─── Teks Bacaan ───
Advetorial Anggota Komisi D DPRD Riau Lakukan Kunjungan Kerja ke Pemprov Nangroe Aceh Darussalam

Advetorial Anggota Komisi D DPRD Riau Lakukan Kunjungan Kerja ke Pemprov Nangroe Aceh Darussalam
Pimpinan dan Anggota Komisi D Dewan Perwakilan Rakyat Daerah Provinsi Riau (DPRD-Riau)

RIAUTERBIT.COM – Pimpinan dan Anggota Komisi D Dewan Perwakilan Rakyat Daerah Provinsi Riau (DPRD-Riau) melakukan kunjungan kerja ke Aceh, Jumat (20/05). Komisi D DPRD Provinsi Riau yang dipimpin langsung oleh Wakil Ketua dr. H. Sunaryo dan Ketua Komisi D, dalam lawatan kunjungan kerjanya ke Pemerintah Provinsi Aceh diterima oleh Asisten II Bidang Ekonomi dan Pembangunan di ruang Potensi Daerah Kantor Gubernur Aceh.

Pertemuan Komisi D dengan Pemerintah Provinsi Aceh, diawali dengan penyampaian profil Pemerintah Provinsi Aceh dan sekaligus memperkenalkan para Satuan Perangkat Kerja Aceh (SPKA) oleh Asisten II. Diketahui Provinsi Aceh terdiri dari 23 Kabupaten/Kota dan 5 kota dengan jumlah penduduk 5 juta jiwa. Provinsi Aceh memiliki berbagai potensi SDA. Potensi SDA minyak bumi adalah sumber yang paling menonjol disamping pertanian dan lain sebagiannya.

Ketua Komisi D Provinsi Riau, Drs. H. Erizal Muluk mengatakan, kunjungan para eksekutif dan legislative tersebut untuk saling berbagi pengalaman dalam berbagai penanganan di dua provinsi istimewa ini. “Kita ingin berbagi dengan eksekutif dan SKPD tentang pelaksanaan regulasi dan peraturan-peraturan daerah, baik terkait kesehatan, pendidikan, dan juga kebudayaan. Intinya kita ingin berbagi ilmu dan pengalaman,Kita ingin berguru kepada yang pandai, belajar kepada yang pintar.”katanya.

Pertemuan dan diskusi tersebut dipandu oleh Asisten II Setda Aceh, Azhari SE, M.Si. Dalam pertemuan yang berlangsung di kantor Gubernur Aceh tersebut, hadir perwakilan SKPA, Dinas kesehatan, Dinas Pendidikan, Kepala BP3A, BPA, pihak PMPM, Dinas Sosial , Pihak BKKBN Aceh, dan Dinas Tenaga Kerja dan Mobilitas Penduduk Provinsi Aceh.
─── Isi Data ───
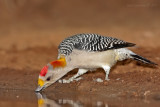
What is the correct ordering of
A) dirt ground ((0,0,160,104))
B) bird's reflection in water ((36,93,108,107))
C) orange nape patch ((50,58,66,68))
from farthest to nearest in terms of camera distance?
dirt ground ((0,0,160,104)) → orange nape patch ((50,58,66,68)) → bird's reflection in water ((36,93,108,107))

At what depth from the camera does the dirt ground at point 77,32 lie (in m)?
9.38

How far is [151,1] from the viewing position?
18.3 metres

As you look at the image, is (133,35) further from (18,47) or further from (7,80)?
(7,80)

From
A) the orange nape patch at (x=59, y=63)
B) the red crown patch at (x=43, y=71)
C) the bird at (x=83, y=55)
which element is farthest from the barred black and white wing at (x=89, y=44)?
the red crown patch at (x=43, y=71)

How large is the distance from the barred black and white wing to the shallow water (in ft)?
3.31

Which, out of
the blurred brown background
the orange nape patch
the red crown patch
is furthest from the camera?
the blurred brown background

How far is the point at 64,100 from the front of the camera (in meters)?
8.43

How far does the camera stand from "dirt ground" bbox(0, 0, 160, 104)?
9.38 metres

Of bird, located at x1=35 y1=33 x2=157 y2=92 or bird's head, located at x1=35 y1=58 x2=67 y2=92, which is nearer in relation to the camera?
bird's head, located at x1=35 y1=58 x2=67 y2=92

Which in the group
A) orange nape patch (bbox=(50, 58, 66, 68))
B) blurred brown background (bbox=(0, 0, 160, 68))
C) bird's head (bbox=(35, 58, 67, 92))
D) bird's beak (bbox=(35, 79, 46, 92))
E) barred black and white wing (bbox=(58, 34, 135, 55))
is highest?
blurred brown background (bbox=(0, 0, 160, 68))

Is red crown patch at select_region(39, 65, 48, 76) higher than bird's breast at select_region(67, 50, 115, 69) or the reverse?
the reverse

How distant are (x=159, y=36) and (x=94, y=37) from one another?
4689mm

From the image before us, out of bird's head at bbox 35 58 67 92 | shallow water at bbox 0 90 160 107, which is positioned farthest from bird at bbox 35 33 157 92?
shallow water at bbox 0 90 160 107

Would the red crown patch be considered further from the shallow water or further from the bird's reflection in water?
the bird's reflection in water
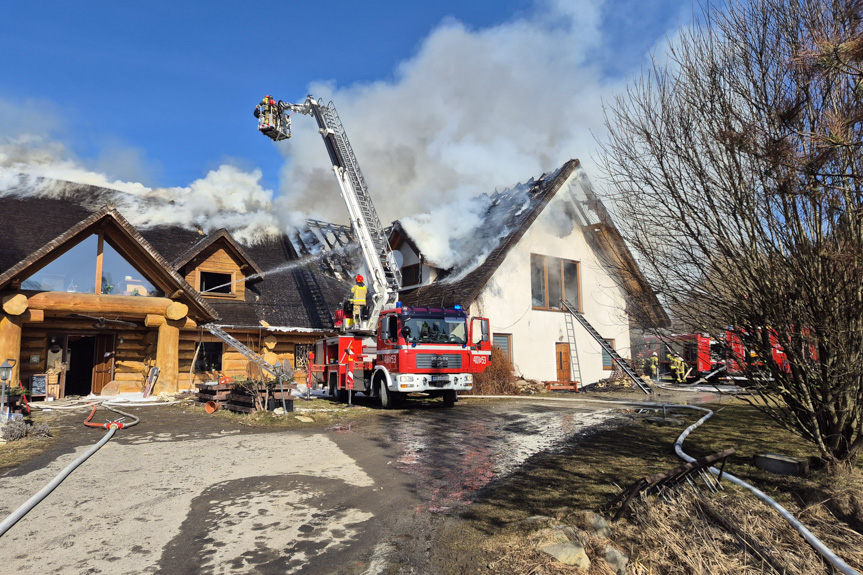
───
» Ketentuan Tugas
Tuliskan lanjutan berita kunjungan kerja Komisi D DPRD Riau ke Aceh, dimulai sesudah kalimat terakhirnya. Data ini tidak berhubungan dengan berita kunjungan kerja Komisi D DPRD Riau ke Aceh.

» Jawaban Berikut
Azhari menjelaskan, kunjungan kerja dari DPRD Riau tersebut merupakan sebuah kehormatan bagi Pemerintah Aceh. Di samping untuk memperkuat silaturrahmi antara Pemerintah Aceh dan Pemerintah Riau, kunjungan itu bisa mempererat hubungan kedua daerah yang di istimewakan ini.

Dalam kunjungan tersebut, anggota DPRD Riau menanyakan sejumlah pertanyaan, yang di antaranya terkait penanggulangan bencana, kesehatan, KB, keberlangsungan PNPM dan pengelolaan dana desa, serta kewenanganWali Nanggroe. Aceh dianggap sukses dalam beberapa bidang seperti program PNPM dan penanggulangan bencana, pasca tsunami 2004 silam.

Terkait hal itu, dijelaskan bahwa ada program BPG (Bantuan Peumakmu Gampong) yang sejak 2009 dicanangkan di Aceh. Hal itu membuat semua desa di Aceh, yang jumlahnya 6474 desa mendapatkan dana segar Rp. 50 juta. Dari dana itu semua desa mempunyai kegiatan untuk pemajuan desa.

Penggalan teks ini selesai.